Die vielfältigen Möglichkeiten der Kommunikation in der 1300-Seelen-Gemeinde sind ein Thema, in das der neu zusammengesetzte Gemeinderat frischen Wind bringen will. Beibehalten wird das Info-Blatt, das zweimal jährlich zusätzlich zu den Botschaften zur Gemeindeversammlung erscheint. Gemeindepräsident Simon Wiedmer lud alle Ressorts ein, sich für die nächste Ausgabe im Oktober Gedanken über Mitteilungswerte zu machen.

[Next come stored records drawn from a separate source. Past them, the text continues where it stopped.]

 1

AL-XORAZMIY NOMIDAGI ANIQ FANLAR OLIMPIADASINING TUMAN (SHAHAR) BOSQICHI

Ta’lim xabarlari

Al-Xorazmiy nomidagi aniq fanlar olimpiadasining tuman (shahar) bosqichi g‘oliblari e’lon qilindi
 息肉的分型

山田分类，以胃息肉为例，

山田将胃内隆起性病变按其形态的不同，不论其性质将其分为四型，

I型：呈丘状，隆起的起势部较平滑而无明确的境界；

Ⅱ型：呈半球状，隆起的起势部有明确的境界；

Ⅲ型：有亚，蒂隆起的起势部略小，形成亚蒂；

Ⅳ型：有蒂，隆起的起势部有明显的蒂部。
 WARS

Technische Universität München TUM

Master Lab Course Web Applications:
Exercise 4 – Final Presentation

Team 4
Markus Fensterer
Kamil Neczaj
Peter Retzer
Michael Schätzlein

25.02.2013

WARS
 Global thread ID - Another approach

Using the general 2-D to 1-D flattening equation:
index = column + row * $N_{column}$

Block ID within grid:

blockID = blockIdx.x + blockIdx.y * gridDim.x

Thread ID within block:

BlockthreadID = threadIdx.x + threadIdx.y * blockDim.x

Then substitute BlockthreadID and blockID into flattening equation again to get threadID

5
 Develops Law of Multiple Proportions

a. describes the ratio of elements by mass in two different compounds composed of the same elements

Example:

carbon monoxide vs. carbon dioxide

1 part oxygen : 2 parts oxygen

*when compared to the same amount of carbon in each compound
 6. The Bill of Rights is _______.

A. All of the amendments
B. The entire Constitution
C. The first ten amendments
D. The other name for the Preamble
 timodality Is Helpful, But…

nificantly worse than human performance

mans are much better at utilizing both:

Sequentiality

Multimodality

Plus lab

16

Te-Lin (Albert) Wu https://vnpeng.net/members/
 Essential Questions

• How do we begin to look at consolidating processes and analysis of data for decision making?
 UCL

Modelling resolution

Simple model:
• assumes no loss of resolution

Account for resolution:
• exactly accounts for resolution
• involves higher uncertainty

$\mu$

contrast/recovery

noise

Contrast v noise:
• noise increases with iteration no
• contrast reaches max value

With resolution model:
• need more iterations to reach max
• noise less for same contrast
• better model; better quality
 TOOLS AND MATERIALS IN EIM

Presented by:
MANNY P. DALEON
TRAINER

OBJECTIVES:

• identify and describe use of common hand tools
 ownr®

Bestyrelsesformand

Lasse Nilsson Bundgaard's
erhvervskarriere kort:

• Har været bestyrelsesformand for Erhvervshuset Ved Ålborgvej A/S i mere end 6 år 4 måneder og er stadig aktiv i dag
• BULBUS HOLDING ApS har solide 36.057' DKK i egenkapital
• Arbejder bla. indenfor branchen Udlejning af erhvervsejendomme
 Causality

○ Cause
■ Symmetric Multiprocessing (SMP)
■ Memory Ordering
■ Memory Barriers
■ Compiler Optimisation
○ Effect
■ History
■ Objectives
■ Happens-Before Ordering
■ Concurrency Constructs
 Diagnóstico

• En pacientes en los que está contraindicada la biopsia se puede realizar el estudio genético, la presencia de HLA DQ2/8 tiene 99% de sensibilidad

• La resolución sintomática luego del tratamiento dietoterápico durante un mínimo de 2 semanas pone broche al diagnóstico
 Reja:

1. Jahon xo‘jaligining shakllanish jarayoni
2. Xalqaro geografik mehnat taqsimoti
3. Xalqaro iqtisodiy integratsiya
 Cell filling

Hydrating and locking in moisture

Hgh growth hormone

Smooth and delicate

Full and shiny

Zudem soll der Homepage, für die bereits Kostenvoranschläge vorliegen, zu einem modernen Erscheinungsbild verholfen und sie soll mit Links versehen werden. «Wir möchten gerne alle Altersgruppen erreichen», unterstrich Gemeindeschreiberin Margrit Jäggi. Gemeindevizepräsident Roger Schneider regte an, auch einen für die junge Generation interessanten Facebook-Account zu nutzen, um öffentlich wirksam aufzutreten.

Sport und Gemeinschaftspflege

Gemeinderätin Ruth Studer, zuständig für Kultur und Soziales, liegt es am Herzen, mit der in zahlreichen Gemeinden erfolgreich durchgeführten Veranstaltung «schweiz.bewegt» nicht nur sportlich unterwegs zu sein, sondern vor allem «Gemeinschaftspflege» zu betreiben. Interessante Angebote könnten alle Altersstufen im Dorf zusammenbringen. Sie will im November im Rahmen des Vereinskonvents informieren, aktive Vereine zur Mitwirkung gewinnen sowie Zeit und Kosten zusammenstellen. Im Dezember will der Gemeinderat dann über die mögliche Durchführung im Mai 2018 entscheiden.

Aus dem Bildungsressort orientierte Edith Kunz, dass im Rahmen der Gemeinsamen Schule Halten, Oekingen, Kriegstetten (HOEK) über eine Fortsetzung der Jugendarbeit diskutiert werde. Nach dem Austritt der Gemeinde Kriegstetten aus dem HOEK-Zweckverband hat eine interkommunale Arbeitsgruppe neue Statuten erarbeitet, die der Gemeinderat nach erfolgter Vorprüfung durch den Kanton einstimmig zuhanden der Gemeindeversammlung verabschiedete.

Kunz warb im Rat dafür, trotz einer Zuwendung im Jahr 2017 für Renovationen in Höhe von 1500 Franken an das Museum «Turm in Halten» den Jahresbeitrag von 200 Franken zusätzlich an diese wichtige regionale Einrichtung zu überweisen. Diesmal aber sah die Ratsmehrheit davon ab. Grundsätzlich will der Rat die finanzielle Förderung von
Vereinen im Sinne der Gleichbehandlung diskutieren.

Gemeinsame Verwaltung

Der mögliche gemeinsame Verwaltungssitz in der Raiffeisenbank beschäftigt die beiden Nachbargemeinden Halten und Kriegstetten weiterhin. Im Oktober sollen alle Grundlagen vorliegen, wie mit dem möglichen Kauf und Umbau der Liegenschaft zu verfahren ist. Die Budget-Gemeindeversammlung wird sich zwischen mehreren Varianten entscheiden können.